DXY Technicals: 103.55 Rebound, Support at 103.00, Resistance at 104.40
The US Dollar Index (DXY), which measures the dollar’s value against a basket of six major currencies, has experienced a recovery, climbing to near 103.55 in early European trading. This rebound follows a dip to around 103.20, a four-month low. However, despite this upward movement, concerns regarding a potential US economic slowdown and the broader impact of tariffs on global economic growth are tempering expectations for sustained gains.
Technical analysis of the DXY daily chart reveals a persistent bearish sentiment, with the index remaining below the 100-day Exponential Moving Average (EMA). The 14-day Relative Strength Index (RSI) reinforces this downward momentum, positioning itself below the midline. Nevertheless, the RSI’s oversold condition suggests the possibility of a period of consolidation before any further depreciation of the DXY. This indicates a potential for short term sideways price action.

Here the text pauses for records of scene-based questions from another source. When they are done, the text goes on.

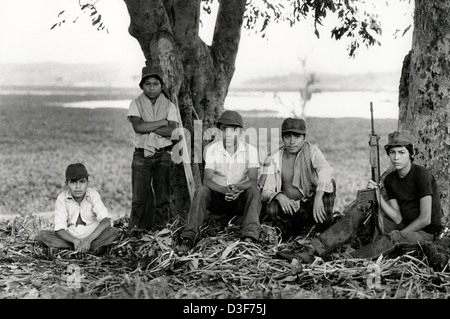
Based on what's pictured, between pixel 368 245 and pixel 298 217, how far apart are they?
0.78m

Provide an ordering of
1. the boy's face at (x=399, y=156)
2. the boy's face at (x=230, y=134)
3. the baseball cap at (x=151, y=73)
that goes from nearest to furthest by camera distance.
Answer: the boy's face at (x=399, y=156) < the boy's face at (x=230, y=134) < the baseball cap at (x=151, y=73)

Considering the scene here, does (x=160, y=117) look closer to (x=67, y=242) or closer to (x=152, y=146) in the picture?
(x=152, y=146)

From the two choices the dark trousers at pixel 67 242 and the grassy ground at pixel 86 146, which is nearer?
the dark trousers at pixel 67 242

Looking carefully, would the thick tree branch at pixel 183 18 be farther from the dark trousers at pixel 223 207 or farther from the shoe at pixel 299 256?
the shoe at pixel 299 256

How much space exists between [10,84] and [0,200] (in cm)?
537

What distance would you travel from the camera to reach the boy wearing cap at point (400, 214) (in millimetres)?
5242

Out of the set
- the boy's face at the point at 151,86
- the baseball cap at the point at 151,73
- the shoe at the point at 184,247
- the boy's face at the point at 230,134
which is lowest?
the shoe at the point at 184,247

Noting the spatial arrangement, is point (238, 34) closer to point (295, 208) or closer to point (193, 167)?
point (193, 167)

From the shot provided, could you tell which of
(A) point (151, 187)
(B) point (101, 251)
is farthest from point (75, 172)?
(A) point (151, 187)

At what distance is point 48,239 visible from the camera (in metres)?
6.04

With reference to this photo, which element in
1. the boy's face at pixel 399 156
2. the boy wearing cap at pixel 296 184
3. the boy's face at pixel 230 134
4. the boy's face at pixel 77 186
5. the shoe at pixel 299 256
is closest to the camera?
the shoe at pixel 299 256

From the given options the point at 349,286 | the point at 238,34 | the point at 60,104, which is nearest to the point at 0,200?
the point at 60,104

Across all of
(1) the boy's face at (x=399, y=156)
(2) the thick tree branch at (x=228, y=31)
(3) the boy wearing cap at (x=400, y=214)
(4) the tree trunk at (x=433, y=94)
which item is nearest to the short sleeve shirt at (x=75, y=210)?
(3) the boy wearing cap at (x=400, y=214)

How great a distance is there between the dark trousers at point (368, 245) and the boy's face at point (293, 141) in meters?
0.86
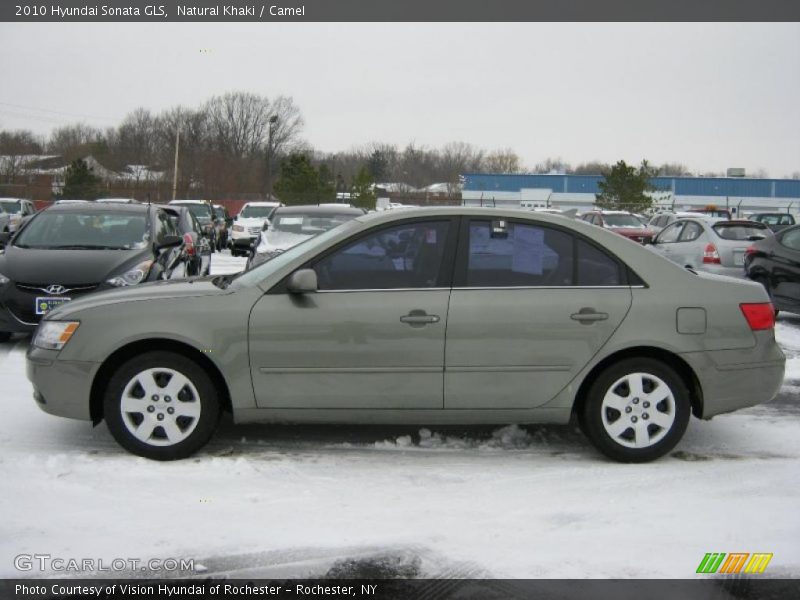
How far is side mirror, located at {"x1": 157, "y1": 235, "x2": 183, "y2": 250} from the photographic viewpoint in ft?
33.1

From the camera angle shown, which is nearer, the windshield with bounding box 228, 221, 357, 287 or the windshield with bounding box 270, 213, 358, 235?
the windshield with bounding box 228, 221, 357, 287

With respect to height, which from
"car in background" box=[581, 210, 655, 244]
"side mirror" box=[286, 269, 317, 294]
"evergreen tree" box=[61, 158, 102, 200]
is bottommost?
"side mirror" box=[286, 269, 317, 294]

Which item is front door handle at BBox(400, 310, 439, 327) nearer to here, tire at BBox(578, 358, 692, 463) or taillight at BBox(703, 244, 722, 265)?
tire at BBox(578, 358, 692, 463)

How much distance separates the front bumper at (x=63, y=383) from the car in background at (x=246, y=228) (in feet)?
56.5

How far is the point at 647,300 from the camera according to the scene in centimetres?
538

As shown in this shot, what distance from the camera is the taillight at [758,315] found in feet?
17.9

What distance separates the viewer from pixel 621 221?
28547 mm

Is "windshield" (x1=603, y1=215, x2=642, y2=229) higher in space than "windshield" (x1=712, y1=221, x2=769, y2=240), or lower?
higher

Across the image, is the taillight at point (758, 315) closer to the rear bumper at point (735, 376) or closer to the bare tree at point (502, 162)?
the rear bumper at point (735, 376)

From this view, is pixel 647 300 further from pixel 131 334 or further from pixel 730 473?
pixel 131 334

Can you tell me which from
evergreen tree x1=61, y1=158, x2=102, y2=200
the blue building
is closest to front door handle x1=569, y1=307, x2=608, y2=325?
evergreen tree x1=61, y1=158, x2=102, y2=200

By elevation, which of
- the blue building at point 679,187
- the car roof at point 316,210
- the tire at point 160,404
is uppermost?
the blue building at point 679,187

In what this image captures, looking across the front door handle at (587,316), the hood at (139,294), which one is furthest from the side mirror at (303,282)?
the front door handle at (587,316)

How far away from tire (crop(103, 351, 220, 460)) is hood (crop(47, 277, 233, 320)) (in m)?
0.40
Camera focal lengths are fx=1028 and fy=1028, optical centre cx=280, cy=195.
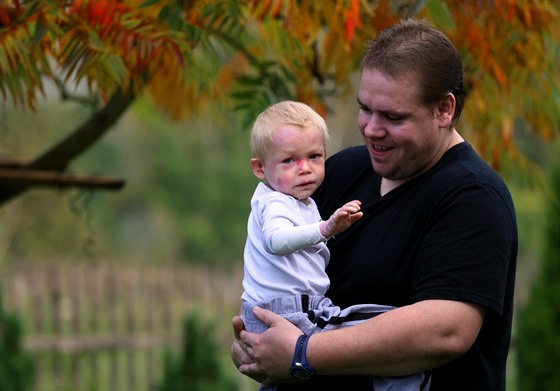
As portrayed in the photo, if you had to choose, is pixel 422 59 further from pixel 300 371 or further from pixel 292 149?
pixel 300 371

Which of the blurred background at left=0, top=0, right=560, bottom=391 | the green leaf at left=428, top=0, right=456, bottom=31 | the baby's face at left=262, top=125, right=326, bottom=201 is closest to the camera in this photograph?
the baby's face at left=262, top=125, right=326, bottom=201

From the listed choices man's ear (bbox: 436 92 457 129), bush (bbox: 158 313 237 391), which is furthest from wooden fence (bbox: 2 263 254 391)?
man's ear (bbox: 436 92 457 129)

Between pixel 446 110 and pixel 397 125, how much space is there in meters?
0.16

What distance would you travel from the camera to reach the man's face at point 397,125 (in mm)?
2604

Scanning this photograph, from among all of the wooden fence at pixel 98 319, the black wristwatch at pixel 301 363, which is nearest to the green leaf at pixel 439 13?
the black wristwatch at pixel 301 363

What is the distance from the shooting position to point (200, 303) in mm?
14117

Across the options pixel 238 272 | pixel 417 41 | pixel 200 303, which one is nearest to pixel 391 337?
pixel 417 41

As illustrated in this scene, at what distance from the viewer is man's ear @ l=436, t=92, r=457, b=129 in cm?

The 103.00-103.10 zone has emerged as a crucial support level, coinciding with the lower boundary of the Bollinger Band and a significant psychological threshold. A breach of this support could lead to further declines, with subsequent support identified at 102.27 and 100.53. Conversely, resistance is noted at 104.40, and a break above this level could pave the way for a move towards 106.35 and potentially 107.38. The market is weighing the technical signals against the underlying economic concerns, creating a complex picture for the DXY’s near-term trajectory.